**EXERCISE:** Reproduce the records below with every instance of "running board" changed to "side step", keeping all other text identical.

^^^^^^^^

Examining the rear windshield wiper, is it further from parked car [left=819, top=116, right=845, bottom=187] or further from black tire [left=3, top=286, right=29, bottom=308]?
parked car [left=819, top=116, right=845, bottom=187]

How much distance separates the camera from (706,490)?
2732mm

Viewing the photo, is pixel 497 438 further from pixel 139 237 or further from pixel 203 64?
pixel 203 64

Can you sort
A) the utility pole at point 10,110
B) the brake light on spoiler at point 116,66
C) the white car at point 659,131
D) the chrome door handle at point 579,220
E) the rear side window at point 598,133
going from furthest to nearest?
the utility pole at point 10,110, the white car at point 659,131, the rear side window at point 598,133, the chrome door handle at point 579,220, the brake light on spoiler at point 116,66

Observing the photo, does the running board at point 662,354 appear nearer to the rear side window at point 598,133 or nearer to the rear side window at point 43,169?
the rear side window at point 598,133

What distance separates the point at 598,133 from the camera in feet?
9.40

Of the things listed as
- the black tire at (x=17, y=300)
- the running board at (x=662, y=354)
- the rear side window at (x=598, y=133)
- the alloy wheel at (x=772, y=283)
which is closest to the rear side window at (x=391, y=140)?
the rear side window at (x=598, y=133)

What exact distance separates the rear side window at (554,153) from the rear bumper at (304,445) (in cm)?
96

^^^^^^^^

**TASK SOLUTION:**
Examining the rear windshield wiper, is it further from parked car [left=819, top=116, right=845, bottom=187] or further from black tire [left=3, top=286, right=29, bottom=308]?
parked car [left=819, top=116, right=845, bottom=187]

How much distance separates the camera from (706,490)?
2732mm

Viewing the photo, is pixel 497 438 further from pixel 139 237 or further from pixel 203 64?
pixel 203 64

Can you sort
A) the utility pole at point 10,110
B) the brake light on spoiler at point 116,66
C) the white car at point 659,131
D) the chrome door handle at point 579,220
E) the rear side window at point 598,133
going from furthest to nearest?
the utility pole at point 10,110, the white car at point 659,131, the rear side window at point 598,133, the chrome door handle at point 579,220, the brake light on spoiler at point 116,66

Observing the photo, does the side step at point 662,354 appear nearer to the rear side window at point 598,133 or nearer to the rear side window at point 43,169?
the rear side window at point 598,133

What distance separates the point at 598,133 from the camera in feet?
9.40

Of the things listed as
- the black tire at (x=17, y=300)
- the side step at (x=662, y=354)
- the rear side window at (x=598, y=133)
- the alloy wheel at (x=772, y=283)
which is closest to the rear side window at (x=391, y=140)?
the rear side window at (x=598, y=133)

What exact distance separates the rear side window at (554,153) from the rear bumper at (304,445) (in cm)?
96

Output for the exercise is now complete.